GIVEN TEXT:
Eric Feltrin soutient sa thèse le 10/04/2019 à 10:00.
Lieu : amphi 202, Bâtiment W1), Ecole Centrale de Lyon (Ecully).
Title:
Analysis of noise of a buck converter on analog IPs integrated in a SoC and development of minimization techniques
Jury :
Rapporteurs : Marie-Minerve Louerat - Aleksandar Prodic
Examinateurs : Françoise Paladian - Etienne Sicard
Encadrement : Christian Vollaire, Bruno Allard
Invité : Jose Cobos
Abstract :
The micro-controller market is undergoing changes and is expected to grow quickly promoted by the Internet-of-Things (IoT) development. Calculation capability, connectivity, analog performances and power efficiency are key enablers.
Power management unit is co-integrated with the micro-controller so that only few off-chip passive components are necessary. The embedded power management unit must deliver the micro-controller input voltage along with the power demand which increases with the computation capability. The chosen architecture has to optimize the efficiency in high and low power mode but without impacting analog performance of sensitive IPs.
The active part of an inductive buck converter is integrated but some switching noise is observed that severely impact analog IPs.

DATA SECTION:
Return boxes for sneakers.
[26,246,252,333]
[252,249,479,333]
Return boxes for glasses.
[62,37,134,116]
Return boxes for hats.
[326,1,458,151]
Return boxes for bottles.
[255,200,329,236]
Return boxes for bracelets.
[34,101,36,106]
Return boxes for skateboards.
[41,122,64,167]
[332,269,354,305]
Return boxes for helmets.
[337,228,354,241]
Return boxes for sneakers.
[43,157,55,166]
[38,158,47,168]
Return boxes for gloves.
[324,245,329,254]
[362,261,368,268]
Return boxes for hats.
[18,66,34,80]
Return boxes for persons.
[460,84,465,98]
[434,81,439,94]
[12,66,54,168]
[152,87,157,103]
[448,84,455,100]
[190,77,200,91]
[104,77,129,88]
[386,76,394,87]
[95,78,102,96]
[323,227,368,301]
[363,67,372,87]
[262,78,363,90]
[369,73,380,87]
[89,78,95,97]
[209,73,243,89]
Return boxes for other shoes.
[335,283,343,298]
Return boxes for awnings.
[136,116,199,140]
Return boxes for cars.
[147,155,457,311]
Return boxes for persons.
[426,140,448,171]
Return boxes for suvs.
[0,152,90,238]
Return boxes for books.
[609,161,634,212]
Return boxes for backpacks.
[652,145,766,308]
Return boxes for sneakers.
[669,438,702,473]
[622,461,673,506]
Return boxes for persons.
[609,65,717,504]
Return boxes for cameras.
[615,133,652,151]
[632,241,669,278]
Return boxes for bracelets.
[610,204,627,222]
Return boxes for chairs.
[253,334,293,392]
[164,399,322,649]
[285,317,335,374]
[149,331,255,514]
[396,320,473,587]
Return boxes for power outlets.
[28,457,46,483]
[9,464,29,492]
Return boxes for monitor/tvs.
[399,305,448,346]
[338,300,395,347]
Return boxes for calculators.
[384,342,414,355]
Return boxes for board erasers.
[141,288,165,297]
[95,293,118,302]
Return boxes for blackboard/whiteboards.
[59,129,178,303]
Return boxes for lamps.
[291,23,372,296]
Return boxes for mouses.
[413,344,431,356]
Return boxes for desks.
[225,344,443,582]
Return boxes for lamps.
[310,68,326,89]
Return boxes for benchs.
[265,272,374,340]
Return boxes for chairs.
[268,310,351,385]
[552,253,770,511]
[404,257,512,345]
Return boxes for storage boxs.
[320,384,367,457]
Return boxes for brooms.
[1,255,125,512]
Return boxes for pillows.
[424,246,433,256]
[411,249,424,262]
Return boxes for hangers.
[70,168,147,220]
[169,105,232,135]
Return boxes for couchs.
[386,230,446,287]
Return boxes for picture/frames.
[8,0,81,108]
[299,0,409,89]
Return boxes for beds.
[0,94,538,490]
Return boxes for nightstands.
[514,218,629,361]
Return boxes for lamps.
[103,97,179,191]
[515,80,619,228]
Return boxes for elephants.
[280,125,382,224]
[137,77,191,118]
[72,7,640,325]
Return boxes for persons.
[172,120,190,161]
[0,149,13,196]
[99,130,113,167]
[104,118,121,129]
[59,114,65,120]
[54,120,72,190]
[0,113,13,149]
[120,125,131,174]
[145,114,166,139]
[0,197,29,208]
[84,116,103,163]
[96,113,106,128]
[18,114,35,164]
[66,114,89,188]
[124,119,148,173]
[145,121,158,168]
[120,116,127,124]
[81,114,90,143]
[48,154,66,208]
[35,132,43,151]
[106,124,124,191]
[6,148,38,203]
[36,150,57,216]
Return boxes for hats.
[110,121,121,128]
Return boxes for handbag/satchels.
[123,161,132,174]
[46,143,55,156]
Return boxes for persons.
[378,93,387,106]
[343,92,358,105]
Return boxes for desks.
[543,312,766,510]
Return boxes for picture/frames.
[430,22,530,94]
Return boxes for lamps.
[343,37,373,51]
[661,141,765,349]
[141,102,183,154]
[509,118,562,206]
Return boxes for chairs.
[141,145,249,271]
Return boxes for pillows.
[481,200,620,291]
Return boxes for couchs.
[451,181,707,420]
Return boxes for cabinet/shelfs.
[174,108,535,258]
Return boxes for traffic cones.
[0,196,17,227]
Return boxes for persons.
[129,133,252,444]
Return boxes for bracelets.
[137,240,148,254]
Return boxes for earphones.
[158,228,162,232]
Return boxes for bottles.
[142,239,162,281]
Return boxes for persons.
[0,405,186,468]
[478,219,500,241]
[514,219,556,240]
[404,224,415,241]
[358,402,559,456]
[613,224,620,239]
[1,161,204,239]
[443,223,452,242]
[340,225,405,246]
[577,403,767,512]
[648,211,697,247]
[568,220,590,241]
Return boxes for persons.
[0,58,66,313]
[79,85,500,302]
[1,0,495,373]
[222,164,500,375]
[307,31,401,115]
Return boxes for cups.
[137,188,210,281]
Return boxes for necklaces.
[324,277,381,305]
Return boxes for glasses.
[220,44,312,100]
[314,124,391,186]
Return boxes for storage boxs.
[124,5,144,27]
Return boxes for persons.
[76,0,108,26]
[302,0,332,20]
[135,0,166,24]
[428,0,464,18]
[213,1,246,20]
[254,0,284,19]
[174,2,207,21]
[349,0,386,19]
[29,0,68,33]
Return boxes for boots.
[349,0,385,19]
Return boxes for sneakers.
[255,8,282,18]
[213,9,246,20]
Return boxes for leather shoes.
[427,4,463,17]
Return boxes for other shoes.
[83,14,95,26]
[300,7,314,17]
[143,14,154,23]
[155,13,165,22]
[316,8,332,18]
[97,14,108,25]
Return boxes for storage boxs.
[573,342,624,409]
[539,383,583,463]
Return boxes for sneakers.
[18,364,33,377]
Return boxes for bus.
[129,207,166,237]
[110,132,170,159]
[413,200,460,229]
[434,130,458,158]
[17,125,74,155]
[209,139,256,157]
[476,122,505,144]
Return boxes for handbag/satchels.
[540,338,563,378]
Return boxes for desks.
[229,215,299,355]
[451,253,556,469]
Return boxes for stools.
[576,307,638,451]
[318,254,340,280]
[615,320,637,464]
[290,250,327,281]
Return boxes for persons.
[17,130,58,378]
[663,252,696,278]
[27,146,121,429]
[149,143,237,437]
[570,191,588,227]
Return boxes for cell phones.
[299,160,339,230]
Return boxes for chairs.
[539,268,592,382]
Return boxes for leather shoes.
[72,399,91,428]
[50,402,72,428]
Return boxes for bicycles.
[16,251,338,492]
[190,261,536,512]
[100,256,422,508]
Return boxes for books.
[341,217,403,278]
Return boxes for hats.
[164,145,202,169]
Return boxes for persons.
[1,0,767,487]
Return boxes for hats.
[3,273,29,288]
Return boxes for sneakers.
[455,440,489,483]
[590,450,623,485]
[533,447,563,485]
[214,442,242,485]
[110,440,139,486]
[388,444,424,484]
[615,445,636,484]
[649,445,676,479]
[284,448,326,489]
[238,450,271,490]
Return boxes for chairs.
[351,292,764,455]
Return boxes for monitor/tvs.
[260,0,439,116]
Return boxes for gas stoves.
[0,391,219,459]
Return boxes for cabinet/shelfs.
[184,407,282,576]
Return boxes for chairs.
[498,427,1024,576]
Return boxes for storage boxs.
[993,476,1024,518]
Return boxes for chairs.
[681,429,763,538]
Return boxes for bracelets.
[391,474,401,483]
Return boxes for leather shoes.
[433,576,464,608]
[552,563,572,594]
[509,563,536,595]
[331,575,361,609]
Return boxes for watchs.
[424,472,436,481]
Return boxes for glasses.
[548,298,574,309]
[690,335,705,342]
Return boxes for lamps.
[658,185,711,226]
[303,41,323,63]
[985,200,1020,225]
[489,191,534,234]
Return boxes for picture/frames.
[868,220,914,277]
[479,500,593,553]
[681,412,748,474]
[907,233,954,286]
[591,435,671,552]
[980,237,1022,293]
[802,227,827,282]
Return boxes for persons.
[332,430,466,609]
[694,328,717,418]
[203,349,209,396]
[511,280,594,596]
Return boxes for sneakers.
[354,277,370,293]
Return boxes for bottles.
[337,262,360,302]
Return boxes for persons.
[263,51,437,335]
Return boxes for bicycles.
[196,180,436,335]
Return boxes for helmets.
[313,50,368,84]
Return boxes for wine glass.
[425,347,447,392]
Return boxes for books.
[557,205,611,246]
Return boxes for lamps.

WRITTEN TASKS:
**a)** Decide whether each statement agrees with the thesis announcement, answering yes or no and quoting the deciding words: (i) the defense takes place at Ecole Centrale de Lyon in Ecully; (ii) Jose Cobos is listed as a rapporteur; (iii) the power management unit needs many off-chip passive components.
**b)** According to the thesis announcement, at what time does the defense start?
**c)** Rewrite the part of the thesis announcement starting at "Power management unit is" and ending at "impact analog IPs.", with "architecture" replaced by "topology".

LIST OF SOLUTIONS:
**a)**
(i) Yes: "Ecole Centrale de Lyon (Ecully)"
(ii) No: "Invité : Jose Cobos"
(iii) No: "only few off-chip passive components are necessary"

**b)** At 10:00.

**c)**
Power management unit is co-integrated with the micro-controller so that only few off-chip passive components are necessary. The embedded power management unit must deliver the micro-controller input voltage along with the power demand which increases with the computation capability. The chosen topology has to optimize the efficiency in high and low power mode but without impacting analog performance of sensitive IPs.
The active part of an inductive buck converter is integrated but some switching noise is observed that severely impact analog IPs.